La simplicidad de forma, y en especial la simetría, predisponen a un área a funcionar como


figura. La figura más simple será la que prevalezca. En las balaustradas mágicas de la figura,
la contradicción entre los lados derecho e izquierdo de cada uno de los dibujos hace imposible
obtener una imagen estable. Pero en esta fluctuación experimentamos vívidamente el efecto
de los diversos factores perceptuales. En a ambas versiones dan esquemas simétricos. Es
más frecuente que la mayoría de la gente vea las columnas convexas tiende a triunfar sobre la
concavidad. Pero en b prevalecen claramente las unidades cóncavas, porque dan más
simetría a la imagen.
La simplicidad no afecta únicamente a la forma de un esquema, sino también a su orientación
espacial. Las dos cruces de Malta son idénticas salvo en su orientación respecto a la armazón
del campo visual. En estas condiciones, la cruz cuyos ejes principales coinciden con las
coordenadas vertical y horizontal del campo visual tiende a ser la figura mientras que la otra es
más frecuente que se desvanezca en el fondo.

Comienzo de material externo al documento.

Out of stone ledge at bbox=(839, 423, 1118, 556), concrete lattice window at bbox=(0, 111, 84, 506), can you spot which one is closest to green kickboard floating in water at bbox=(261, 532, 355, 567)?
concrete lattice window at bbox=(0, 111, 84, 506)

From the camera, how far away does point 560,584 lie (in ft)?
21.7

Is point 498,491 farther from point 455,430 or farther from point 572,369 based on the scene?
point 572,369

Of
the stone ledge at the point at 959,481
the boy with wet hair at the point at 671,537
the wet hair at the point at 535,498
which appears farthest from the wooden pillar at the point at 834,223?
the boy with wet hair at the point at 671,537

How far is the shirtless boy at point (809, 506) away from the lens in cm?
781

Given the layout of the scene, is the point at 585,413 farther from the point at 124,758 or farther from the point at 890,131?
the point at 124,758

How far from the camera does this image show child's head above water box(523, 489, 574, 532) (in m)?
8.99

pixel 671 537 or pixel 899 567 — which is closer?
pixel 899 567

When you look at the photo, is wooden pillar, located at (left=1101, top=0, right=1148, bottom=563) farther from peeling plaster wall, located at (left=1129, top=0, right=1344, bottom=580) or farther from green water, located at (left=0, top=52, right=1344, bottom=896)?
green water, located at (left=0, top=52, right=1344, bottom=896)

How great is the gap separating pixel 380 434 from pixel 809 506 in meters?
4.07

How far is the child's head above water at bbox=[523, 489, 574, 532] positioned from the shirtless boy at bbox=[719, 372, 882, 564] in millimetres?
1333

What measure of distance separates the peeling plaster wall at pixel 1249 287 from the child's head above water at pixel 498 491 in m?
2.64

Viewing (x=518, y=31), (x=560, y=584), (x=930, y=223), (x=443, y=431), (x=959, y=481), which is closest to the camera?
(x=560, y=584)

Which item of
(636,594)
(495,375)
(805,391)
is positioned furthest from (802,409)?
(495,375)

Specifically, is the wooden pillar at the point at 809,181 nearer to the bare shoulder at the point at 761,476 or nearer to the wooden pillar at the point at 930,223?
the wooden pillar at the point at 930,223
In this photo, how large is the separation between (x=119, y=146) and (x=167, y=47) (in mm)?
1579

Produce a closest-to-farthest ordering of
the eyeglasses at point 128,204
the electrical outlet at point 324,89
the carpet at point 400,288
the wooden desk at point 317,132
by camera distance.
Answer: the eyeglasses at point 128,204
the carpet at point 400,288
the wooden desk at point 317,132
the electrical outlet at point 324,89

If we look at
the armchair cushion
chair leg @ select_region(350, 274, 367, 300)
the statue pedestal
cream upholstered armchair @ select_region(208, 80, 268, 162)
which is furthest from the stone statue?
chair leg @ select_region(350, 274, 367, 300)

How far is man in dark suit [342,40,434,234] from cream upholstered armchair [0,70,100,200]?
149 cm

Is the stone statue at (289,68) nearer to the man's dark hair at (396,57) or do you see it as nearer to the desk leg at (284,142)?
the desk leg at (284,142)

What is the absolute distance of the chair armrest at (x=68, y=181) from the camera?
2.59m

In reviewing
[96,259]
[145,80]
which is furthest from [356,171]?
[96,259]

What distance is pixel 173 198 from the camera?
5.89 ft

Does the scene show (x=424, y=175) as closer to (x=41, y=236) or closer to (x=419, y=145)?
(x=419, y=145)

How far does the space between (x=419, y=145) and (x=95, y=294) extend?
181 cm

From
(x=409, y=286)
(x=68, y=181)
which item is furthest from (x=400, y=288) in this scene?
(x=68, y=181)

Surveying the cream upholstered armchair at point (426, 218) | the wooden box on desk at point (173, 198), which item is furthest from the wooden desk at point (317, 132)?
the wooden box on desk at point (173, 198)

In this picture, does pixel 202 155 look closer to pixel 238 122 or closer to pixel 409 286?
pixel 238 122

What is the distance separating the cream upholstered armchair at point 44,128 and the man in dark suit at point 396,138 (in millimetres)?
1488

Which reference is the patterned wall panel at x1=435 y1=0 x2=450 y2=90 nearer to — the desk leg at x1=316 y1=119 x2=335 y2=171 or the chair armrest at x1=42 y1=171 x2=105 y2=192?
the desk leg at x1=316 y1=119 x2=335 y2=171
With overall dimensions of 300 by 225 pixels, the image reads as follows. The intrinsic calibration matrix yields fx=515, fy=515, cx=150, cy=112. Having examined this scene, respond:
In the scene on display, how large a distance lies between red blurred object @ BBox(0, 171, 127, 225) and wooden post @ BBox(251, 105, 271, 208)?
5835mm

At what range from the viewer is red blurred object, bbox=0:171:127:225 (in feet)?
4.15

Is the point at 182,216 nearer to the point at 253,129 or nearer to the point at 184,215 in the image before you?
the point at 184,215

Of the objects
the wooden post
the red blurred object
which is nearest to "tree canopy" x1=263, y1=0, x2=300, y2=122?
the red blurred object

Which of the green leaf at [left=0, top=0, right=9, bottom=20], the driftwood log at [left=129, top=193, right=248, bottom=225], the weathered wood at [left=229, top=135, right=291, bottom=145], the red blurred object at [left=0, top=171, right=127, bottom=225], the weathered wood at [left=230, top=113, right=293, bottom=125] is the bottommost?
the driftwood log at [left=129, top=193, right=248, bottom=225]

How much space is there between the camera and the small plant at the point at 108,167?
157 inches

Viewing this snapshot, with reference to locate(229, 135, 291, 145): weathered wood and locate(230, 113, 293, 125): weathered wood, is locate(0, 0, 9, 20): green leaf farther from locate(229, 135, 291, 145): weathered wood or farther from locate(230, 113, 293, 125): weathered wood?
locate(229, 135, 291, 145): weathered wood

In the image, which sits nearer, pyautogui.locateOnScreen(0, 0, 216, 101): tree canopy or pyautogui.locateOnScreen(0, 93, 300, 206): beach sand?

Para el Artista reviste particular interés el hecho de que la convexidad favorezca la figura y la
concavidad el fondo. La figura tiende a parecérsenos como un agujero abierto en el plano, a
pesar de que tanto a como b son áreas cerradas y, por lo tanto, con más probabilidades de ser
vistas como figura. Este fenómeno es un tanto variable, según que parte del esquema retenga
la atención del observador. Si mira las protuberancias, a será más claramente un agujero y, b
una mancha sólida sobre el fondo. Suele darse el efecto contrario cuando se fija en los
ángulos apuntados que las separan, porque su angostura es favorable al carácter de figura.
Los ejemplos de la figura también demuestran de forma llamativa que el fenómeno de figura y
fondo no es una mera cuestión de ubicación estática, sino que entraña una diferente […]
“La forma, sea positiva o negativa, es mencionada comúnmente como la ‘figura’, que está
sobre el ‘fondo’. Aquí el ‘fondo’ designará la zona cercana a la forma o ‘figura’. En casos
ambiguos, la relación entre figura y fondo puede ser reversible” Wucius Wong.

1) Fondo blanco y figura blanca, no ocupante, desaparece la figura.

2) Forma blanca sobre fondo negro, la forma es negativa.

3) Forma negra sobre fondo Blanco, la forma es positiva.

4) Fondo negro y figura negra, no ocupante, desaparece la figura.